Protein Structural
Characterization

High Resolution Analysis of Protein & Antibody Structure

Hydrogen/deuterium exchange mass spectrometry (HDX-MS) has now become an indispensable technique for the structural and functional characterization of proteins.

In a typical HDX workflow, a protein sample is immersed in D2O, at which time labile hydrogens (e.g., on the amides) begin to exchange with deuterium from the solvent. This exchange process is structure sensitive – the hydrogens on residues that are protected from solvent or involved in stable hydrogen-bonding exchange at a much slower rate. Specialized techniques in mass spectrometry can be used to reveal the detailed pattern of deuterium occupancy on individual residues. This information can be used to elucidate or confirm secondary structure, identify binding sites, reveal conformational changes and compare the structural similarity of antibodies or protein therapeutics.

Technological Advances

MRM Proteomics specializes in “top-down” HDX-MS. Existing HDX approaches commonly use “bottom-up” methods that require digestion of the protein prior to analysis. Our top-down approach bypasses this digestion step, so that the intact protein can be ionized and fragmented in the gas phase. By analyzing intact proteins instead of peptides, it is possible to achieve complete sequence coverage, residue-level resolution (instead of peptide-level resolution), and to minimize signal loss associated with back-exchange of deuterium atoms.

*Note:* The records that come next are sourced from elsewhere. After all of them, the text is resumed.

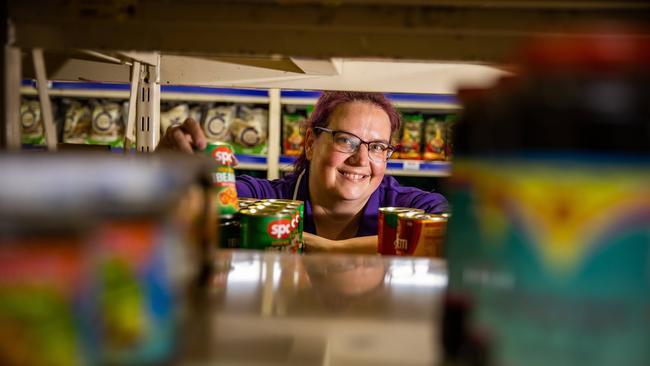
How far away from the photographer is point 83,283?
401mm

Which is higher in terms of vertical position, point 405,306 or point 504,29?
point 504,29

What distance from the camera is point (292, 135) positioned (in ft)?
11.6

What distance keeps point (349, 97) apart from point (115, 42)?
1874 mm

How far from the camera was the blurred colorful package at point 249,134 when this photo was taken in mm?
3539

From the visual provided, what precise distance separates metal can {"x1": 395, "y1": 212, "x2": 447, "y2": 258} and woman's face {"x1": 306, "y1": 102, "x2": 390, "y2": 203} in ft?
4.21

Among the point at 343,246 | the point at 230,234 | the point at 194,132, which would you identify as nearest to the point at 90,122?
the point at 343,246

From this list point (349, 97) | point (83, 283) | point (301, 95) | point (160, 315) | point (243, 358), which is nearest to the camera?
point (83, 283)

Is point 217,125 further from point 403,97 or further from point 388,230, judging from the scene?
point 388,230

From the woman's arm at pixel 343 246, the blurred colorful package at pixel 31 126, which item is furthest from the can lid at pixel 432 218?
the blurred colorful package at pixel 31 126

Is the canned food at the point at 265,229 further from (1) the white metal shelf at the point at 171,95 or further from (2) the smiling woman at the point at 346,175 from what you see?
(1) the white metal shelf at the point at 171,95

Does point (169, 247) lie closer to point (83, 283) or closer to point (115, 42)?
point (83, 283)

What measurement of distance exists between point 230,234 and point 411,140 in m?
2.43

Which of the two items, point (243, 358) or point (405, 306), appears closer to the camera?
point (243, 358)

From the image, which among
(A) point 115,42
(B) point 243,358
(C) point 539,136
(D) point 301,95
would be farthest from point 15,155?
(D) point 301,95
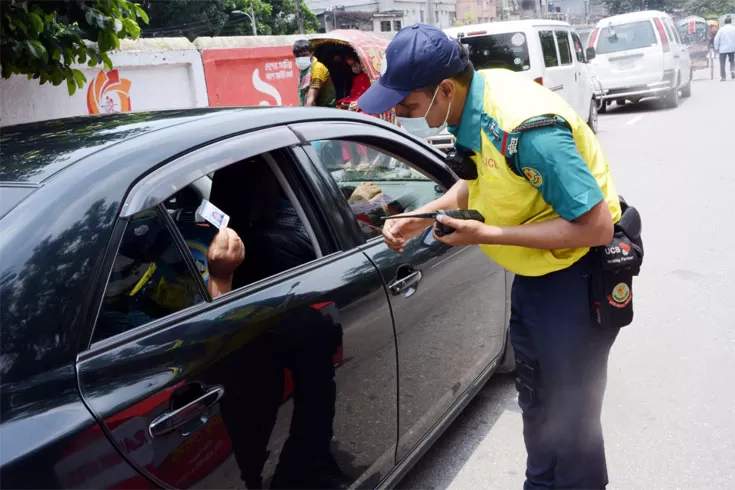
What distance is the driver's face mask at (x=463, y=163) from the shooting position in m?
2.17

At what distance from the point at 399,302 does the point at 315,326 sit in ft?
1.68

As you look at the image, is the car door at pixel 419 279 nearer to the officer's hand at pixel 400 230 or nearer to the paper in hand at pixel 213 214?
the officer's hand at pixel 400 230

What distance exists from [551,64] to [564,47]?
3.00ft

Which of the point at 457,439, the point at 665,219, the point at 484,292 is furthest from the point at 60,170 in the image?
the point at 665,219

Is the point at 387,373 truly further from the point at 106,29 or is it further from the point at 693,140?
the point at 693,140

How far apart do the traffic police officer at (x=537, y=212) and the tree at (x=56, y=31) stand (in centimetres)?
290

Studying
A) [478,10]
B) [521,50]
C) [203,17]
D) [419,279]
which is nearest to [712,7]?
[478,10]

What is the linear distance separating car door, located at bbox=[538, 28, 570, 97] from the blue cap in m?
8.61

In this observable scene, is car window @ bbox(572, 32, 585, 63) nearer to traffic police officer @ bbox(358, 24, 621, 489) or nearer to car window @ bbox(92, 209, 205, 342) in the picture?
traffic police officer @ bbox(358, 24, 621, 489)

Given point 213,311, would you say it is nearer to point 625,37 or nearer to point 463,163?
point 463,163

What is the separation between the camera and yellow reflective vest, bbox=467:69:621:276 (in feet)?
6.39

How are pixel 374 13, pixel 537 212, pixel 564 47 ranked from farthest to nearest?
pixel 374 13, pixel 564 47, pixel 537 212

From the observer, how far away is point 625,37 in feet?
51.1

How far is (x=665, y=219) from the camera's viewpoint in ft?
22.1
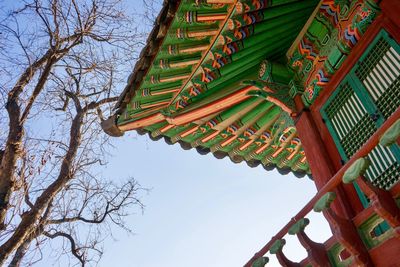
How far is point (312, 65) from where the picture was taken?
4.62 meters

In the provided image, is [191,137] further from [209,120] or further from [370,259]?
[370,259]

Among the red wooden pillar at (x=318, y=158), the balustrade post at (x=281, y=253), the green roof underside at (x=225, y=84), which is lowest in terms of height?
the balustrade post at (x=281, y=253)

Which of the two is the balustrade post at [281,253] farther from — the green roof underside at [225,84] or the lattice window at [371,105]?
the green roof underside at [225,84]

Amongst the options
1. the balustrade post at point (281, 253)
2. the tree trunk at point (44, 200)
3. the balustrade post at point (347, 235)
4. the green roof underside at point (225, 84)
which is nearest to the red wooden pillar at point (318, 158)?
the green roof underside at point (225, 84)

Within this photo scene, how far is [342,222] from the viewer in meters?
2.50

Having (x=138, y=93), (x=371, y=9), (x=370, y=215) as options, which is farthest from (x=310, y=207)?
(x=138, y=93)

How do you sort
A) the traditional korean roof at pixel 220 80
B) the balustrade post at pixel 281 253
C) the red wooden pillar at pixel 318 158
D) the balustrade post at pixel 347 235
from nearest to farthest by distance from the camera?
1. the balustrade post at pixel 347 235
2. the balustrade post at pixel 281 253
3. the red wooden pillar at pixel 318 158
4. the traditional korean roof at pixel 220 80

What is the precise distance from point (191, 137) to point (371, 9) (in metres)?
3.55

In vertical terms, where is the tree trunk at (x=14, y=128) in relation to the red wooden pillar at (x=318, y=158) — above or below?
above

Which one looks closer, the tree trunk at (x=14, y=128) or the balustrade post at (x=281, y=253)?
the balustrade post at (x=281, y=253)

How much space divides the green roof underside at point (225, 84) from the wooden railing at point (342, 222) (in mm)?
2239

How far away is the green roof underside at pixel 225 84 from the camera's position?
165 inches

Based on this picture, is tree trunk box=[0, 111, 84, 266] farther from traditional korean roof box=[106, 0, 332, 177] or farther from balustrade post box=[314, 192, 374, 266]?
balustrade post box=[314, 192, 374, 266]

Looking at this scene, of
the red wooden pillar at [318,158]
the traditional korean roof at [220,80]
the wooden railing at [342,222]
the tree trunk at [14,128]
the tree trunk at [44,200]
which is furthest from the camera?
the tree trunk at [14,128]
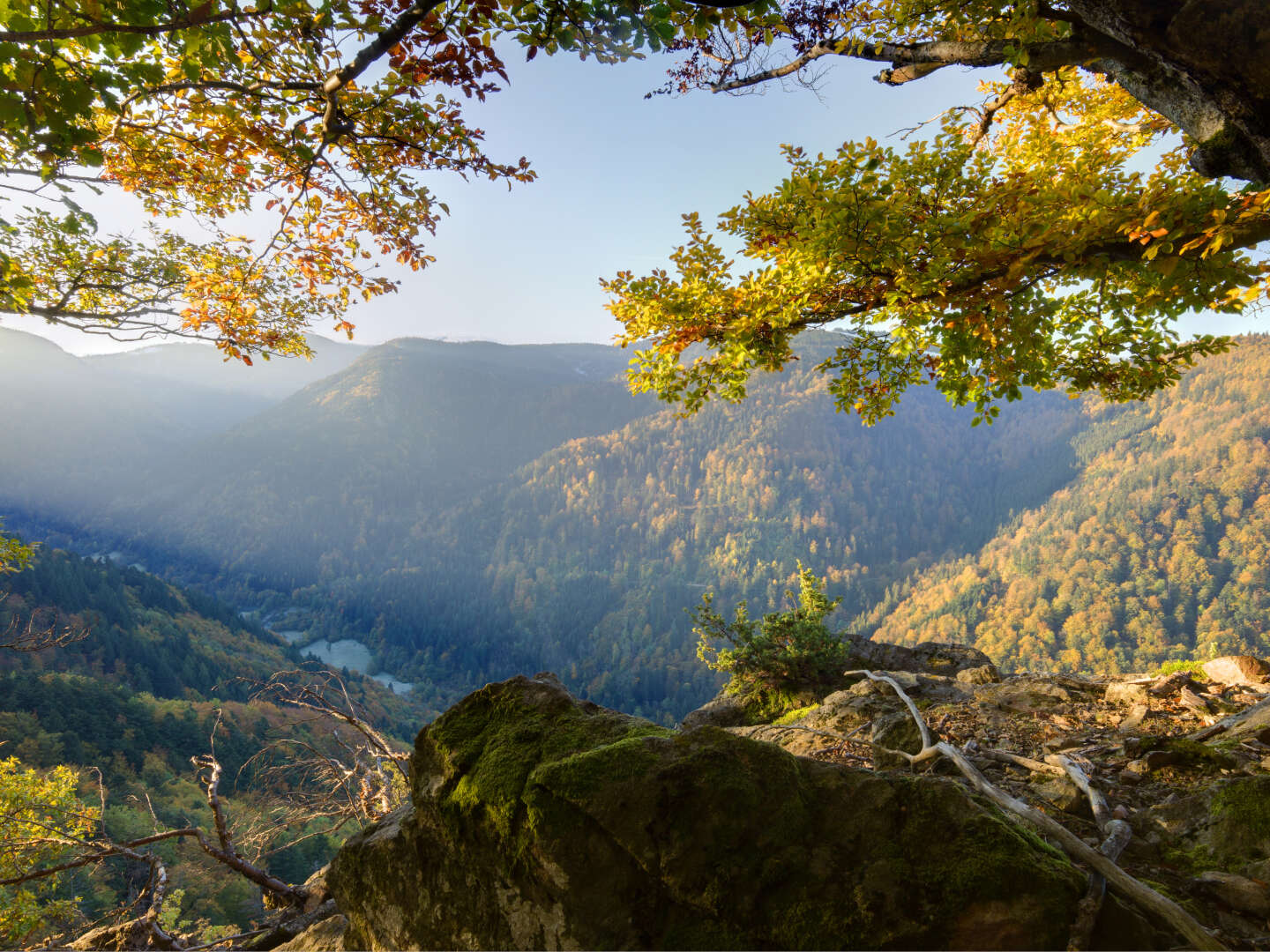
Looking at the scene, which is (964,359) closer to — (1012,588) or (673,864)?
(673,864)

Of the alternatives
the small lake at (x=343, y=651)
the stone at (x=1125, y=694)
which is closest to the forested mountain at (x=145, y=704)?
the stone at (x=1125, y=694)

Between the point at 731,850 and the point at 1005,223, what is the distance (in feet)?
17.1

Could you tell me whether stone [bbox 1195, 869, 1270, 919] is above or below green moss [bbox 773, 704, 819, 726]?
above

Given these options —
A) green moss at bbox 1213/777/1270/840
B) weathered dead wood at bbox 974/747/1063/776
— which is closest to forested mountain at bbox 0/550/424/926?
weathered dead wood at bbox 974/747/1063/776

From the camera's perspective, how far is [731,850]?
8.54ft

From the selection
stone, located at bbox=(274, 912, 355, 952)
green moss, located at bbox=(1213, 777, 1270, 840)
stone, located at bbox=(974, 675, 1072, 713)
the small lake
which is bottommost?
the small lake

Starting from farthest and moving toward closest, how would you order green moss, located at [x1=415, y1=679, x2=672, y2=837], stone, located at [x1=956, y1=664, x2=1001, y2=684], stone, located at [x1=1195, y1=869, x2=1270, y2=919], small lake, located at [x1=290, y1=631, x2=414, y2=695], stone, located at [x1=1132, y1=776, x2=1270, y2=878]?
small lake, located at [x1=290, y1=631, x2=414, y2=695], stone, located at [x1=956, y1=664, x2=1001, y2=684], green moss, located at [x1=415, y1=679, x2=672, y2=837], stone, located at [x1=1132, y1=776, x2=1270, y2=878], stone, located at [x1=1195, y1=869, x2=1270, y2=919]

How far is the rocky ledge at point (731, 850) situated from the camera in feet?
7.68

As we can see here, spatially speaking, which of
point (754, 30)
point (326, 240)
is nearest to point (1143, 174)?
point (754, 30)

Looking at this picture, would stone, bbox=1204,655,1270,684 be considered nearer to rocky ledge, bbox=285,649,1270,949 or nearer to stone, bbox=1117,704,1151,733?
stone, bbox=1117,704,1151,733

We have further optimized this HDX approach using subzero temperatures to minimize back exchange and specialized instrumentation to maximize coverage and generate comprehensive residue-by-residue information about protein structure. Our top-down HDX technologies are now compatible with proteins up to 150 KDa, including intact antibodies that were much too large to be analyzed by previous methods. This approach is extremely valuable for fine-grained characterization of biosimilars or antibodies. Our top-down methods can also be used for PTM analysis (including rapid global glycosylation profiling).

Features

  • Higher-order structural characterization of proteins including hydrogen bonding patterns

  • Detailed structural information with close-to-single-residue resolution and high sequence-coverage

  • Pinpoint conformational changes, bonding patterns, or binding sites in comparative studies

  • Generate isoform-specific information not available through bottom-up methods

  • Analyze intact antibodies up to 150 kDa using “top-down” or “middle-down” approaches

  • Additional structural and binding information can be generated through supplementary structural proteomics techniques (crosslinking, surface modification, etc.)

  • Pinpoint conformational changes, bonding patterns, or binding sites in comparative studies

Additional Tools & Techniques for Structural Proteomics

Applications

Many new drugs are “biologics,” meaning that they are proteins or antibodies produced in biological expressions systems, rather than the more traditional small molecule drug entities produced by organic chemists and chemical synthesis. Part of the approval process for any drug, whether it is a biological or small molecule entity is for the manufacturer to prove that it has fully characterized the structure, purity, etc. of the drug compound. Generic drugs (called biosimilars in the case of biologics) have additional requirements: a generic or biosimilar manufacturer must prove that it has synthesized a drug molecule that has the same structure as the original (originator) drug.

This is very difficult for antibodies which have complex structures but are too small for direct imaging. Our clients have used the HDX-MS data generated by MRM Proteomics to confirm that the structure of a biosimilar protein drug matches the original biologic. These results have been used in FDA filings. HDX and other structural proteomics approaches have been successfully combined to fully elucidate the structure of high-molecular-weight protein complexes for which there was no high quality x-ray crystallography data (e.g., RNA polymerase II-Mediator core initiation complex). There are almost limitless possibilities for the application of structural proteomics techniques for investigating protein structure, function, and interactions.